## START Page extract

Movie · 1980 · Thriller, Mystery, Horror · 1h 45m · R · English
Curator score: 6.8/10 (56.6K ratings)
The latest fashion in murder.
Overview
After witnessing a mysterious woman brutally slay a homemaker, prostitute Liz Blake finds herself trapped in a dangerous situation. While the police thinks she is the murderer, the real killer is intent on silencing her only witness.
Ratings
Curator score: 6.8/10
IMDb: 7.0/10
Rotten Tomatoes: 83%
Metacritic: 74
TMDB: 7.0/10
Director
Brian De Palma
Production
Filmways Pictures, Cinema 77 Films
Cast
Michael Caine, Nancy Allen, Angie Dickinson, Keith Gordon, Dennis Franz, David Margulies, Ken Baker, Susanna Clemm, Brandon Maggart, Amalie Collier, Mary Davenport, Anneka Di Lorenzo, Norman Evans, Robbie L. McDermott, Bill Randolph, Sean O'Rinn, Fred Weber, Samm-Art Williams, Robert Lee Rush, Anthony Boyd Scriven
Curator Review
Verdict
A glossy, suspenseful De Palma thriller that blends erotic charge, murder mystery mechanics, and bravura visual set pieces. It’s stylish, tense, and memorable, but its infamous twist and dated gender politics can be a major hurdle.

## END Page extract
## START Material provided

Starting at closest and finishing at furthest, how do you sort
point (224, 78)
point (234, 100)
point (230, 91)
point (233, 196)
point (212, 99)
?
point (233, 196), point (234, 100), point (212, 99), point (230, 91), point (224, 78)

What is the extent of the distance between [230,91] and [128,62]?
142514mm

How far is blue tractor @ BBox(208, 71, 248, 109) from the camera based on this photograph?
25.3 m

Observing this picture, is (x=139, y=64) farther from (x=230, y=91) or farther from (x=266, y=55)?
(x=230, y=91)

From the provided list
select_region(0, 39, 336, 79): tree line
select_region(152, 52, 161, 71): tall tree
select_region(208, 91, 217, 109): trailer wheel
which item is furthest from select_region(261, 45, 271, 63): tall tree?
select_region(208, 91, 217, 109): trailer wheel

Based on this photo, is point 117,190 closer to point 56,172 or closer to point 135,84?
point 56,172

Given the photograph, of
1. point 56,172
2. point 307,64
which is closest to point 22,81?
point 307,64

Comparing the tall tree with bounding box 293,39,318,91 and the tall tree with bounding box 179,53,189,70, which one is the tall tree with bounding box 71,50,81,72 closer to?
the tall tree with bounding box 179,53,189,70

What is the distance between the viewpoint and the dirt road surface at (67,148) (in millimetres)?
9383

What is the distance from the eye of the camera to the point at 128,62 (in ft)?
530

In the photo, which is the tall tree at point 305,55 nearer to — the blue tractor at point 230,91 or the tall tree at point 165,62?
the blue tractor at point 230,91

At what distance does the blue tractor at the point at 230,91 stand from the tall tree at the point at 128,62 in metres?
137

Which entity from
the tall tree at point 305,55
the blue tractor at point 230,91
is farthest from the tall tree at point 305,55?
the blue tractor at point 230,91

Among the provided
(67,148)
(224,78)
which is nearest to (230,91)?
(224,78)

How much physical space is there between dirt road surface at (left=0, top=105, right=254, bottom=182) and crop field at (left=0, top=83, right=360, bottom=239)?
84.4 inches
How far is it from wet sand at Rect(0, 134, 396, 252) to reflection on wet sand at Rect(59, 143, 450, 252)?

## END Material provided

Short exercise A>
According to the film listing, who directed the movie?
Short exercise B>
Rewrite the records from the line holding "At what distance" through the end of the records, inclusive, with every "tall tree" changed to "large tree" and nothing else altered.
The film listing and the records were taken from unrelated sources.

Final answer A>
Brian De Palma

Final answer B>
At what distance does the blue tractor at the point at 230,91 stand from the large tree at the point at 128,62 in metres?
137

Which entity from
the large tree at point 305,55
the blue tractor at point 230,91
is farthest from the large tree at point 305,55?
the blue tractor at point 230,91

Among the provided
(67,148)
(224,78)
which is nearest to (230,91)?
(224,78)

How much physical space is there between dirt road surface at (left=0, top=105, right=254, bottom=182) and crop field at (left=0, top=83, right=360, bottom=239)?
84.4 inches
How far is it from wet sand at Rect(0, 134, 396, 252) to reflection on wet sand at Rect(59, 143, 450, 252)?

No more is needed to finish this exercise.